What is needed: Copy the rows starting with the line that contains "Looking at the spatial" and going on through the last line of the rows, keeping every line unchanged. Leave the pictures out of your answer.

Listing:
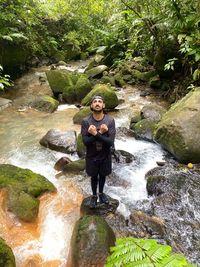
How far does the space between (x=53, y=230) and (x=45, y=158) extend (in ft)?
8.11

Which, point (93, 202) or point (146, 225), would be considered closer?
point (146, 225)

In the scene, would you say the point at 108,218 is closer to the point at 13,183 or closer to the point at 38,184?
the point at 38,184

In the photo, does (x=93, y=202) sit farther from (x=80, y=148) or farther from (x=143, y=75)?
(x=143, y=75)

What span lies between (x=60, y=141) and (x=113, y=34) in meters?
10.0

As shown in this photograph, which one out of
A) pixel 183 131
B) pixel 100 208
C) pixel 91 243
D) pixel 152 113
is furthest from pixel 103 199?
pixel 152 113

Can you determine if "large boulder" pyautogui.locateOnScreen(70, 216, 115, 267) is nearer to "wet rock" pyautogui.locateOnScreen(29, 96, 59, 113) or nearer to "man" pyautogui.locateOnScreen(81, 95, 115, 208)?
"man" pyautogui.locateOnScreen(81, 95, 115, 208)

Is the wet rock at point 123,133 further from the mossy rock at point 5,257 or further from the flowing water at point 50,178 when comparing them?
the mossy rock at point 5,257

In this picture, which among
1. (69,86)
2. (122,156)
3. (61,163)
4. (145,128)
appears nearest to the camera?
(61,163)

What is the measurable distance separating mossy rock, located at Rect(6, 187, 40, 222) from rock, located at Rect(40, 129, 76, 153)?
6.98 ft

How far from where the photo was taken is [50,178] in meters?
5.81

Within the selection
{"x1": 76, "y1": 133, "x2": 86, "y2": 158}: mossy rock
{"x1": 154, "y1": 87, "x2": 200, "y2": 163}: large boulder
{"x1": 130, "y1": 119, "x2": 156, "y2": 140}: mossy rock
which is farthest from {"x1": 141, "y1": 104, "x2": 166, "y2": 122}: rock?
{"x1": 76, "y1": 133, "x2": 86, "y2": 158}: mossy rock

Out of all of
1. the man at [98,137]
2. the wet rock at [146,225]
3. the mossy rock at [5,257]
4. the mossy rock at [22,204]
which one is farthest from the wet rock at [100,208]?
the mossy rock at [5,257]

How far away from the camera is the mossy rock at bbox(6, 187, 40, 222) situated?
451cm

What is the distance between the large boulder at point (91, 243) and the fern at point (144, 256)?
1.77 meters
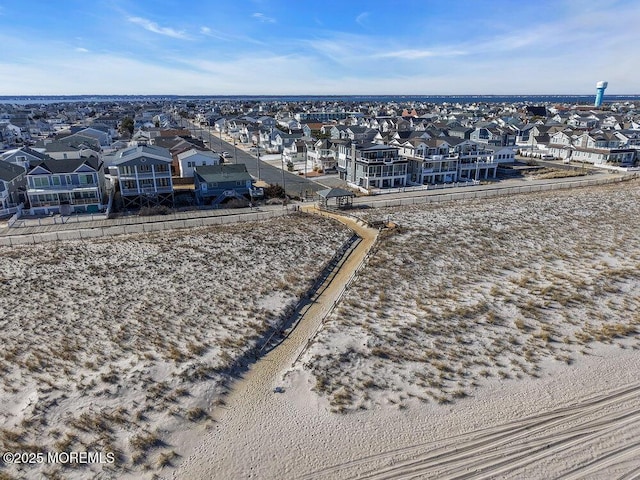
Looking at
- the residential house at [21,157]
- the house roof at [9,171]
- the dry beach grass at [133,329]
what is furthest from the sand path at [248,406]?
the residential house at [21,157]

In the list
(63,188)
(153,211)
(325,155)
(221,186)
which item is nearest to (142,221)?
(153,211)

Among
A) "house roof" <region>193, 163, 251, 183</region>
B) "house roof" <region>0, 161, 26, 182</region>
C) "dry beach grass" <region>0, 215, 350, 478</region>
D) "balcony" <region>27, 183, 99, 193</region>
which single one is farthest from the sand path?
"house roof" <region>0, 161, 26, 182</region>

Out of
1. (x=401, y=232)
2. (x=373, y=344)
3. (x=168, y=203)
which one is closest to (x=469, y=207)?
(x=401, y=232)

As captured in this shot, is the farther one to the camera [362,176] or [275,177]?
[275,177]

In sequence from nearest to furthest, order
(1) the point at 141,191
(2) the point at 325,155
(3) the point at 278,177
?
(1) the point at 141,191
(3) the point at 278,177
(2) the point at 325,155

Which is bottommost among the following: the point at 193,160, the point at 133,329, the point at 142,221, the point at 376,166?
the point at 133,329

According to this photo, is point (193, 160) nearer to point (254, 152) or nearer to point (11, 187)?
point (11, 187)

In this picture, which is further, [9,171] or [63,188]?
[9,171]

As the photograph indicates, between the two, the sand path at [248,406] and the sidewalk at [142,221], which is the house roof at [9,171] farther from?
the sand path at [248,406]

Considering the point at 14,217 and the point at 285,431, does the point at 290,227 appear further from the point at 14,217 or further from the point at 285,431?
the point at 14,217
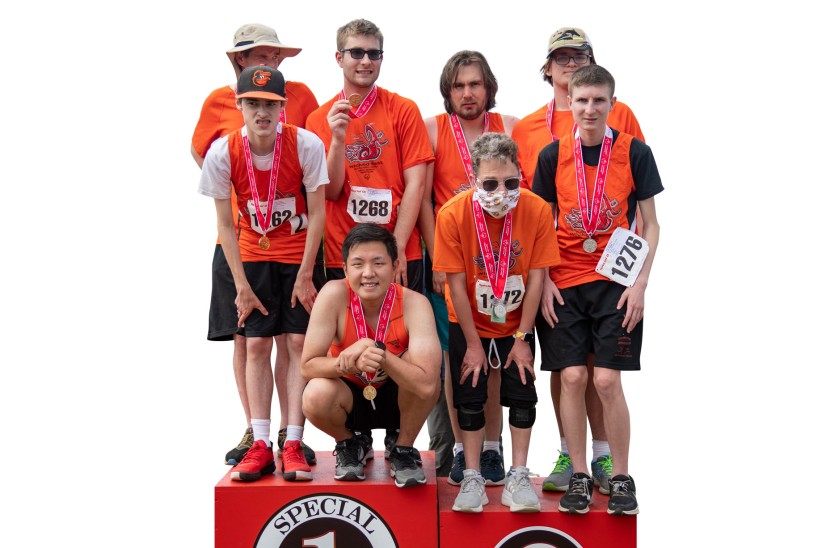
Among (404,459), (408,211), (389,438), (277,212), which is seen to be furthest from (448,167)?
(404,459)

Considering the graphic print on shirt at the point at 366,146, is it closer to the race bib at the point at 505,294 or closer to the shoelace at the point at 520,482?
the race bib at the point at 505,294

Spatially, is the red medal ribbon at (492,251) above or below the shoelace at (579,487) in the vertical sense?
above

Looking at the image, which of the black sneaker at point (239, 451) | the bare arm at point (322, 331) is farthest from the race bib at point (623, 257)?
the black sneaker at point (239, 451)

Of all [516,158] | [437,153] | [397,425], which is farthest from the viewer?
[437,153]

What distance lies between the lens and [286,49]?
264 inches

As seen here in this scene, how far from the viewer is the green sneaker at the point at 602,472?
20.3 feet

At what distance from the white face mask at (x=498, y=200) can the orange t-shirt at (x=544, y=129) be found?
0.63 meters

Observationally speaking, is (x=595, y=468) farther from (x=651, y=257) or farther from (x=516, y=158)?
(x=516, y=158)

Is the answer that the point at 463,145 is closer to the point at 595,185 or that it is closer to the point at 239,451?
the point at 595,185

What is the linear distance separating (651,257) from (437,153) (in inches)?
56.2

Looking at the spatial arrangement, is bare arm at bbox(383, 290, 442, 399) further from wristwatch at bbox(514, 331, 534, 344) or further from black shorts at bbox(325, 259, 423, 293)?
black shorts at bbox(325, 259, 423, 293)

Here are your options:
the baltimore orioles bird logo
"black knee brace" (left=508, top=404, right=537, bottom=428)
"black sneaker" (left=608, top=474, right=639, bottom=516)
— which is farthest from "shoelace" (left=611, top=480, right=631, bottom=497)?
the baltimore orioles bird logo

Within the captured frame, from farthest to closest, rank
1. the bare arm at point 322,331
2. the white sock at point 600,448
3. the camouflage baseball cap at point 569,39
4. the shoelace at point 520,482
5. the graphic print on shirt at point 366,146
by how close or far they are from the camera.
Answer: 1. the camouflage baseball cap at point 569,39
2. the graphic print on shirt at point 366,146
3. the white sock at point 600,448
4. the shoelace at point 520,482
5. the bare arm at point 322,331

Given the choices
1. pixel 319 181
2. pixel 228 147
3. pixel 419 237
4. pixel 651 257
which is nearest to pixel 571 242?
pixel 651 257
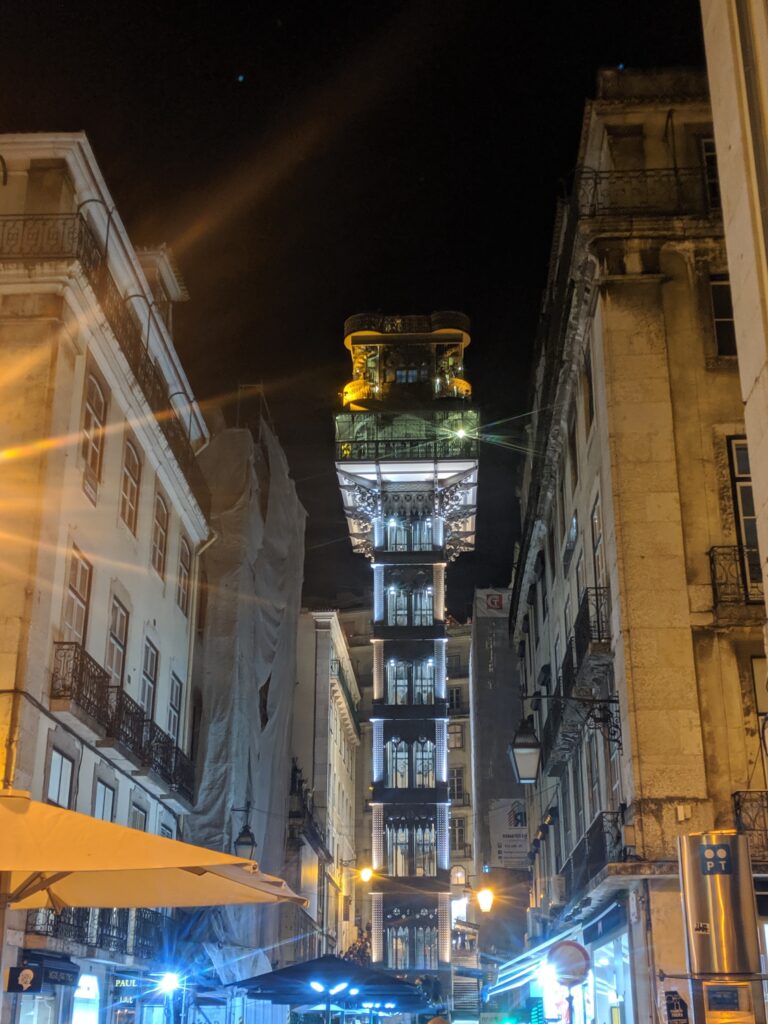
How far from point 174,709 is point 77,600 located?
8.07 meters

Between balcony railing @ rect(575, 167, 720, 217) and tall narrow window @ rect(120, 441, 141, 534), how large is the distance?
10560 mm

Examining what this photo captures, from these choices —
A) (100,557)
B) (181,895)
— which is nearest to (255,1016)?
(100,557)

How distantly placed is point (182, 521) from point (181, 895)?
71.8 feet

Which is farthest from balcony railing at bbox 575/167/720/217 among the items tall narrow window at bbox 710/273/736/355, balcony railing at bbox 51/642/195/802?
balcony railing at bbox 51/642/195/802

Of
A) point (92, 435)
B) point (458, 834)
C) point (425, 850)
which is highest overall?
point (458, 834)

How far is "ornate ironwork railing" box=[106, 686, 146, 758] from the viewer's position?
71.3 feet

Expected answer:
Looking at the spatial arrangement, is bare arm at bbox(383, 290, 442, 399) further from wristwatch at bbox(514, 331, 534, 344) or further from black shorts at bbox(325, 259, 423, 293)?
black shorts at bbox(325, 259, 423, 293)

Here are your options:
the baltimore orioles bird logo
"black knee brace" (left=508, top=404, right=537, bottom=428)
"black sneaker" (left=608, top=474, right=639, bottom=516)
— which is farthest from "shoelace" (left=611, top=480, right=631, bottom=497)?
the baltimore orioles bird logo

Within the captured frame, from farthest to closest, rank
1. the bare arm at point 322,331
2. the white sock at point 600,448
3. the camouflage baseball cap at point 569,39
4. the shoelace at point 520,482
5. the graphic print on shirt at point 366,146
by how close or far they are from the camera.
Answer: 1. the camouflage baseball cap at point 569,39
2. the graphic print on shirt at point 366,146
3. the white sock at point 600,448
4. the shoelace at point 520,482
5. the bare arm at point 322,331

Given the choices
1. pixel 319 181
2. pixel 228 147
3. pixel 419 237
4. pixel 651 257
which is nearest to pixel 571 242?
pixel 651 257
How far from point 174,709 is point 77,600 located?
8.07 meters

Between balcony railing @ rect(575, 167, 720, 217) and tall narrow window @ rect(120, 441, 141, 534), how large is the distance?
10560 mm

Examining what this photo captures, from these choices —
A) (100,557)
B) (181,895)
— which is nearest to (255,1016)?
(100,557)

How distantly placed is point (182, 521) from point (181, 895)?
71.8 feet

Which is farthest from balcony railing at bbox 575/167/720/217 among the items tall narrow window at bbox 710/273/736/355, balcony railing at bbox 51/642/195/802?
balcony railing at bbox 51/642/195/802

Of
A) point (92, 435)
B) point (458, 834)
C) point (425, 850)
which is highest overall?
point (458, 834)

How far is "ornate ironwork railing" box=[106, 686, 146, 758] from the viewer's position?
71.3 feet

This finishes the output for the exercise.